§ Supplied passage:
§ §

Math Curriculum Makeover

a/k/a A Rubric For Applied Math Curriculum


  • The problem claims to represent the real-world but its illustration is only clip-art or a line drawing.
  • The problem specifies the exact method of its own solution, usually in a series of substeps labeled “a, b, c, d.”
  • The problem only gives information that the student will use in the solution.


The same as worst except:

  • The real-world problem presents itself as it exists in the real world.


The same as bad except:

  • The problem reveals no information about itself – no measurements, especially – forcing the student to decide for herself what information is relevant to the solution.
  • The problem doesn’t hint at its own solution method with substeps. The student can develop that solution socially, in conversation with her teacher or her classmates.

§ §

§ Records provided:
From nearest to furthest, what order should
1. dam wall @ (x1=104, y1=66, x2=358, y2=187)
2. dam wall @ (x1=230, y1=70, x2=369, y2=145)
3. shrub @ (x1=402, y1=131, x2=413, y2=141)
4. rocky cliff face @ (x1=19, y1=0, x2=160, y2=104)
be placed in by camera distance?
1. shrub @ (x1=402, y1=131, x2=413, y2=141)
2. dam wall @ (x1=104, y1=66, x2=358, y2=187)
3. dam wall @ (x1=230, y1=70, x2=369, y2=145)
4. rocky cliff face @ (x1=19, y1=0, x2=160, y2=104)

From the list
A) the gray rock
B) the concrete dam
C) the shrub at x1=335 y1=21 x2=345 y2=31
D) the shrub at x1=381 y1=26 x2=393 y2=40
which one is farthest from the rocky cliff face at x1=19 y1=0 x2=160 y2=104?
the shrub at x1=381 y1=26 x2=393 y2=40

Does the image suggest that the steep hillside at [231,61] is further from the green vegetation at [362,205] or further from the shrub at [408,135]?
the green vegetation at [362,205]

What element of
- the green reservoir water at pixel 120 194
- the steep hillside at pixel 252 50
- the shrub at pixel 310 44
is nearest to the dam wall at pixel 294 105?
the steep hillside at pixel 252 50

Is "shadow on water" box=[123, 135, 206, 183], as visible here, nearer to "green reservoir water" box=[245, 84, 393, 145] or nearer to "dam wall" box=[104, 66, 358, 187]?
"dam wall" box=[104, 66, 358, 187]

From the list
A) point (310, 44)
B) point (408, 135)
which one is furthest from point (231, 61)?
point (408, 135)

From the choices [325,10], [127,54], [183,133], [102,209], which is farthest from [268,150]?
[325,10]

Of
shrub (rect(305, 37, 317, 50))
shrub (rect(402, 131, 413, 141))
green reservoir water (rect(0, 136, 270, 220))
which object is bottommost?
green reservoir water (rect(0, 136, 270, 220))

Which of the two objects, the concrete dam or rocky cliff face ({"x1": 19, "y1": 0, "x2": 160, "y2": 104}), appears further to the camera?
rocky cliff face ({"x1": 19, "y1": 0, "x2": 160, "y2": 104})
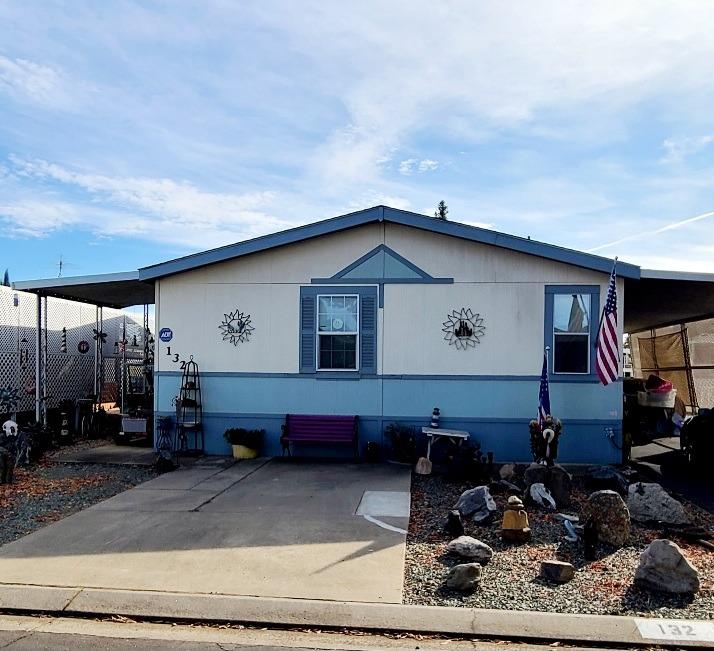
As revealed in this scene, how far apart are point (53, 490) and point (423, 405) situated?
5.61m

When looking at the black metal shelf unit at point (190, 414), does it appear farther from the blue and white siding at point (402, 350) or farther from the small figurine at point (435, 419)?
the small figurine at point (435, 419)

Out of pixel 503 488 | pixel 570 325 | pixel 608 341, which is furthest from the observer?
pixel 570 325

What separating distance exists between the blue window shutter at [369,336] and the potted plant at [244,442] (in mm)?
2112

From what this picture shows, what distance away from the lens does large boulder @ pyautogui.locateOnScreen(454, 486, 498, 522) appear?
698cm

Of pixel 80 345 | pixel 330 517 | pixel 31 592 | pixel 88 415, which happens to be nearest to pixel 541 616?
pixel 330 517

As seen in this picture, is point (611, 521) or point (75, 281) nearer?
point (611, 521)

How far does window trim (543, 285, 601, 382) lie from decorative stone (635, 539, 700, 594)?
573 centimetres

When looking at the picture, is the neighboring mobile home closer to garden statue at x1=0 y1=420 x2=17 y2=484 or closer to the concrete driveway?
the concrete driveway

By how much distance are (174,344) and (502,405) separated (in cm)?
568

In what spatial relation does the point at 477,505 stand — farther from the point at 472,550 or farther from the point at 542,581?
the point at 542,581

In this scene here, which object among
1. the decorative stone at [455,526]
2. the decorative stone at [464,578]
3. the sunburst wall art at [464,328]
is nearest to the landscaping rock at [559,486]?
the decorative stone at [455,526]

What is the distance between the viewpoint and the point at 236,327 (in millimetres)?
11383

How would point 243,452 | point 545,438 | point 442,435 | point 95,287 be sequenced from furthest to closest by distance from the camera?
1. point 95,287
2. point 243,452
3. point 442,435
4. point 545,438

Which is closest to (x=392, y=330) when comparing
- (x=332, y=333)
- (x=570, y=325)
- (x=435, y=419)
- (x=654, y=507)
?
(x=332, y=333)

§ §

§ Directives:
(1) According to the math curriculum rubric, how does the worst kind of problem specify the exact method of its own solution?
(2) Please format everything in the listing from the line containing "Which is closest" down to the end of the listing as a JSON list of strings, one string per line, leaving out blank lines.

§ Solutions per task:
(1) Usually in a series of substeps labeled "a, b, c, d."

(2)
[
  "Which is closest to (x=392, y=330) when comparing",
  "- (x=332, y=333)",
  "- (x=570, y=325)",
  "- (x=435, y=419)",
  "- (x=654, y=507)",
  "?",
  "(x=332, y=333)"
]